THE EXERCISE => Pull out the lines of the listing from the one containing "this 1270×952 image." through the end of the listing, inclusive, and reproduce them word for word.

━━━━━ DATA IN THIS EXERCISE

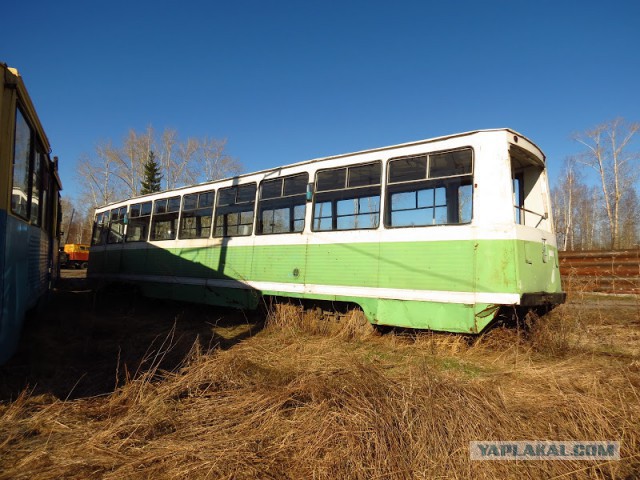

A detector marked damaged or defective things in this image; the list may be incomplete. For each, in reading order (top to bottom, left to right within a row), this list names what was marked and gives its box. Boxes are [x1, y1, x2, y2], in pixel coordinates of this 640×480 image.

broken window [214, 183, 256, 237]
broken window [258, 172, 308, 234]
broken window [314, 161, 382, 231]
broken window [382, 147, 472, 228]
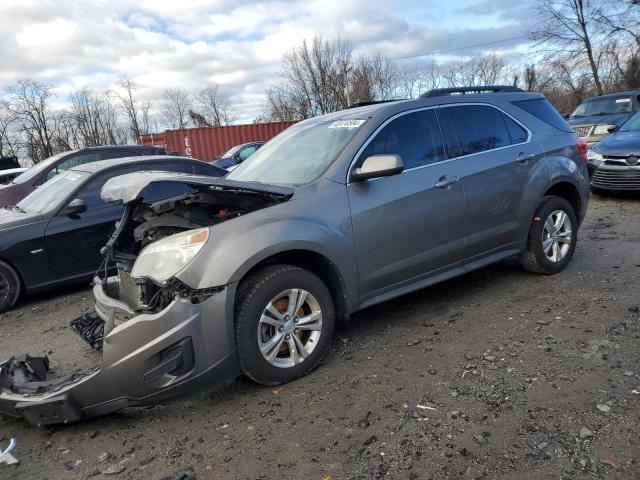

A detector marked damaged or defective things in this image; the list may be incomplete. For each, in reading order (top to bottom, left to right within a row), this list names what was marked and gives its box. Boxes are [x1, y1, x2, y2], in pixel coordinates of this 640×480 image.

crumpled hood [592, 130, 640, 157]
crumpled hood [101, 171, 294, 204]
exposed headlight [130, 229, 210, 284]
damaged silver car [0, 88, 592, 426]
damaged front end [0, 172, 292, 424]
detached bumper piece [69, 312, 104, 348]
broken front bumper [0, 280, 239, 426]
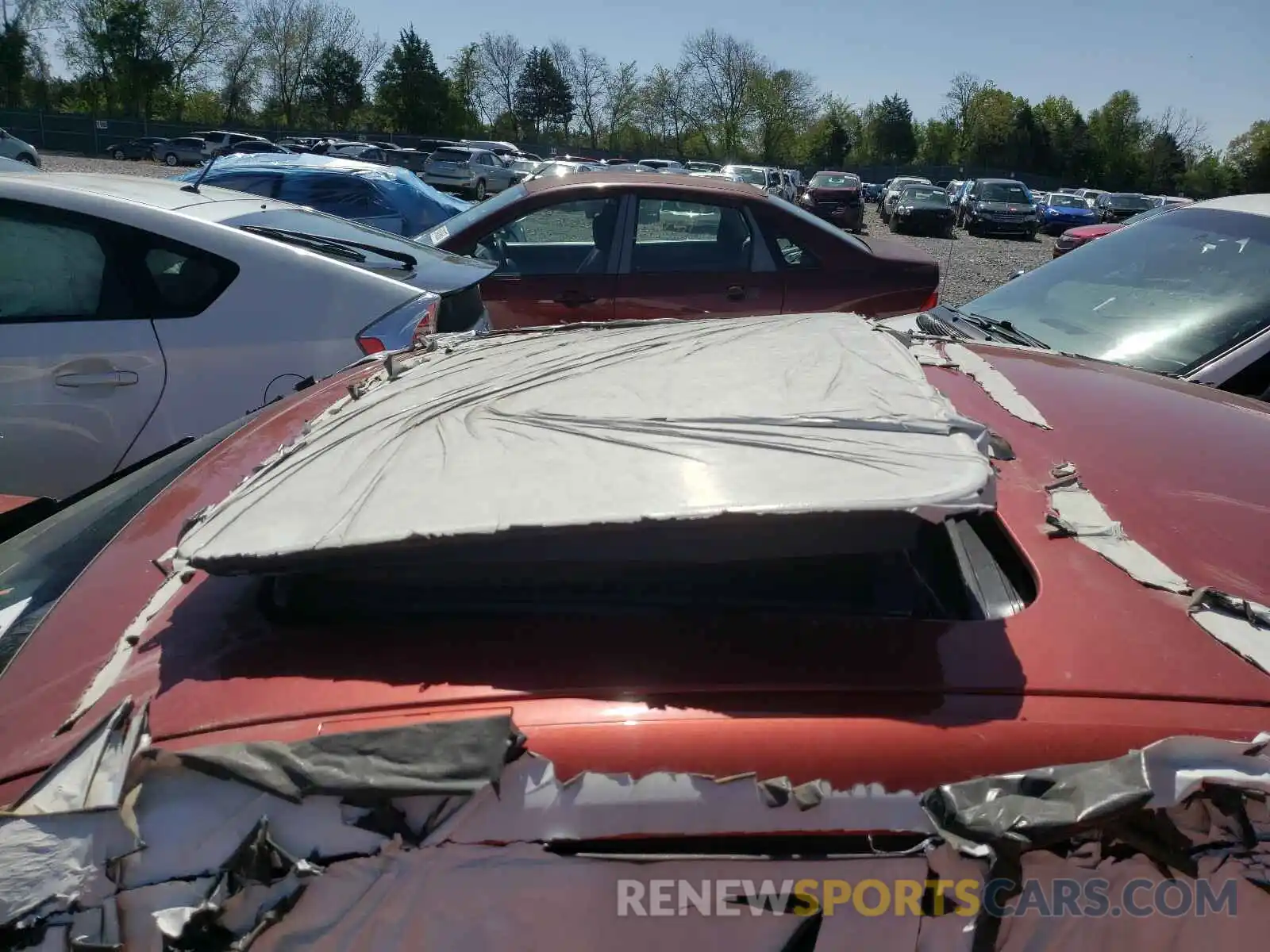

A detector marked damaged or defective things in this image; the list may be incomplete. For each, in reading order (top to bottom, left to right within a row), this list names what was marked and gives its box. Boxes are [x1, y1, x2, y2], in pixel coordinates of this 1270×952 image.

damaged red car [413, 172, 940, 332]
damaged roof panel [174, 317, 997, 571]
torn headliner [174, 316, 997, 578]
damaged red car [2, 316, 1270, 946]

━━━━━━━━━━

EXERCISE RESULT =>
A detector marked damaged or defective things in this image; the list may be incomplete. For each, in reading order (top to bottom, left to right within a row), this list names what was marked and gives its box. Boxes are [x1, y1, x2, y2], in pixel coordinates of this 1270×952 image.

damaged red car [413, 172, 940, 332]
damaged roof panel [174, 317, 997, 571]
torn headliner [174, 316, 997, 578]
damaged red car [2, 316, 1270, 946]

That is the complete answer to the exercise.